Sure enough, the marks are there. Four faint ovals on the right side of my neck. One longer mark on the left where his thumb pressed.
They could be anything. A rash, a sunburn, the imprint of a necklace clasp. But I know what they are. I know the shape of Landon’s hand better than I know my own. It happened too many times to forget.
I pull my hair forward and test different positions. Down and loose covers most of it. A scarf would cover all of it, but a scarf at an interview would give the impression I was trying to hide something. I am, but they can’t know that.
Hair down. That’s the answer. Hair down and a smile. That’s an act I’ve been rehearsing for so long now that sometimes I forget which parts of me are real.
I grab my coat and my last twenty from the emergency jar. The thrift stores on Milwaukee Avenue are my usual hunting grounds. I know them all by name and by smell.

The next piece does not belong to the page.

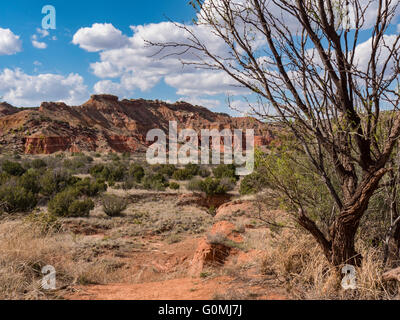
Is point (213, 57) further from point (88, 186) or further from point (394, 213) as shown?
point (88, 186)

Second Chance smells like lavender and old books. New To You smells like fabric softener and mild regret. Goodwill smells like Goodwill , which is its own category entirely.
I start at Second Chance .
The owner, Gloria, sometimes holds things back for me. She’s a seventy-year-old Dominican woman who calls everyone mi amor and once gave me a cashmere scarf for free because she said I needed a soft touch.

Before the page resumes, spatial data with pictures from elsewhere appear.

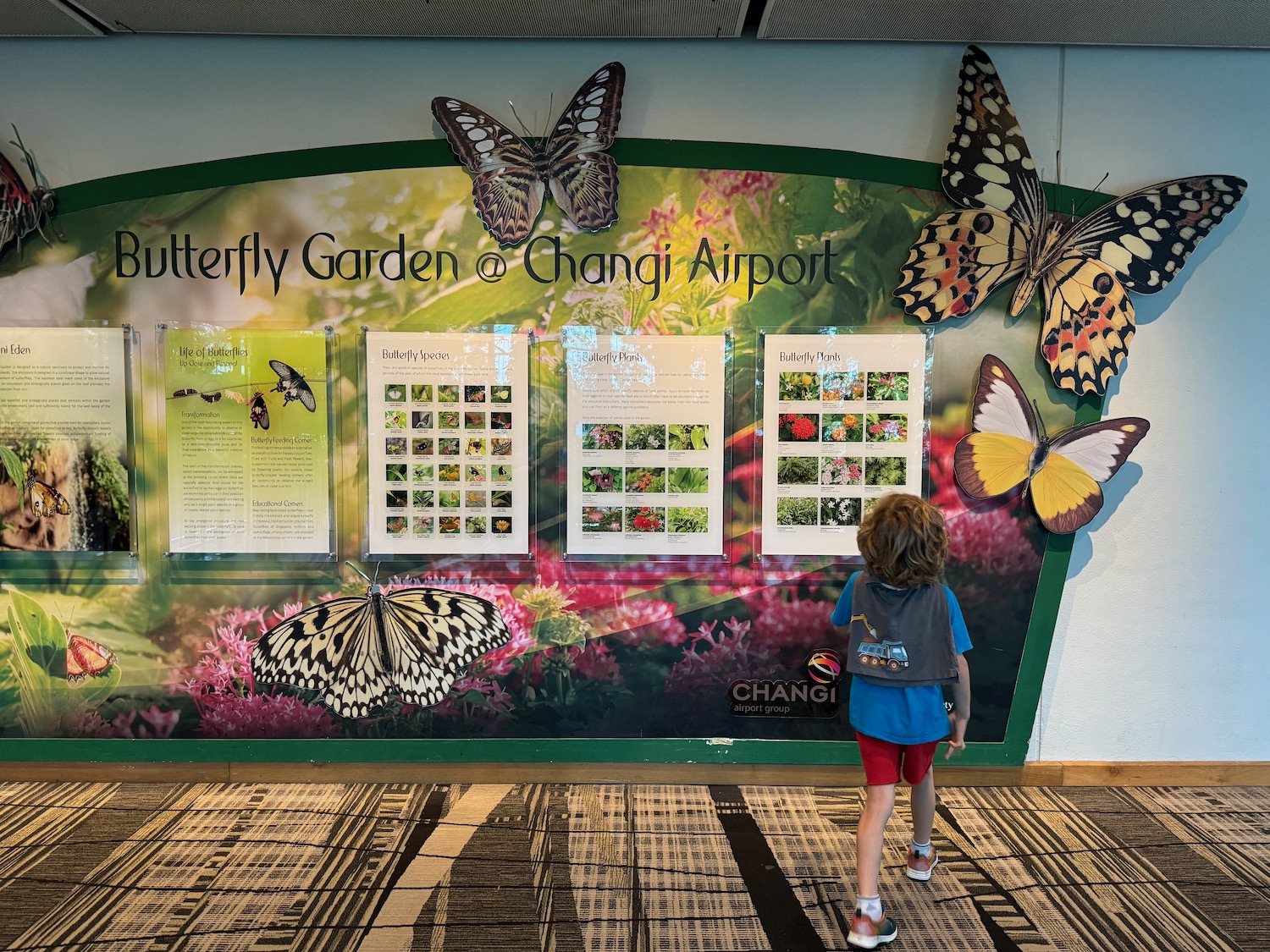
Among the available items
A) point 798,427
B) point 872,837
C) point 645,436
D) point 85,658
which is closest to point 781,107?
point 798,427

Today, nothing fits. Or rather, nothing fits me and is fitting for an interview. I try on a blazer that’s two sizes too big. A dress with a zipper that won’t close. A blouse with a stain I don’t discover until I’m already buttoning it.
At New To You , it’s the same story. I stand in the narrow dressing room under fluorescent lights that turn my skin vaguely green.
By two in the afternoon, I’m sitting on a bench outside a Walgreens with a granola bar and a growing sense of dread.
The interview is tomorrow at two. I have nothing to wear.
I have seventeen dollars. I have a debt that follows me like a second shadow, an abusive ex-boyfriend who knows where my best friend eats lunch, and a list of qualifications I assume is at least three pages shorter than every other candidate’s.
Stop .
This isn’t the time.
I’ve been through worse. I held my father’s hand in a hospital room and watched him die. I signed my name on a debt that wasn’t mine because I thought I could fix it.
And on top of it all, I moved to a city where I only knew one person and built a life out of nothing. Hell, I did it with less than seventeen dollars too.
If I managed to survive all of that, this should be a piece of cake. Really, finding an outfit to wear is nothing in comparison.
So, I burn a trail home and dig with renewed conviction through my closet. In the back, behind the winter coats and the box of donation clothes, I find a forgotten white button-down.
Simple. Clean. A little wrinkled, but the iron still works. I pair it with a black dress that’s not too tight and has a neckline high enough to cover the marks on my throat.
I set them out on the bed and steam the wrinkles. Then I polish my only pair of black flats. They’re scuffed at the toes, but they’ll do.
It’s not perfect. It’s not what I’d choose if I had money, time, or the luxury of options. But it’s clean, and it fits.
When I try it on and check the mirror, the marks are hidden, and my eyes are clear. I almost pass for a person who, in the right light, might deserve a chance.
With a sigh, I hang the outfit on the back of my bedroom door and sit on the bed.
I don’t know who this family is. I don’t know if I’m qualified. But I do know I’m running out of moves. The walls are closing in from every side. There’s one door left, and it’s the only one I haven’t tried yet.
Whatever’s on the other side can’t be worse than what’s behind me, right?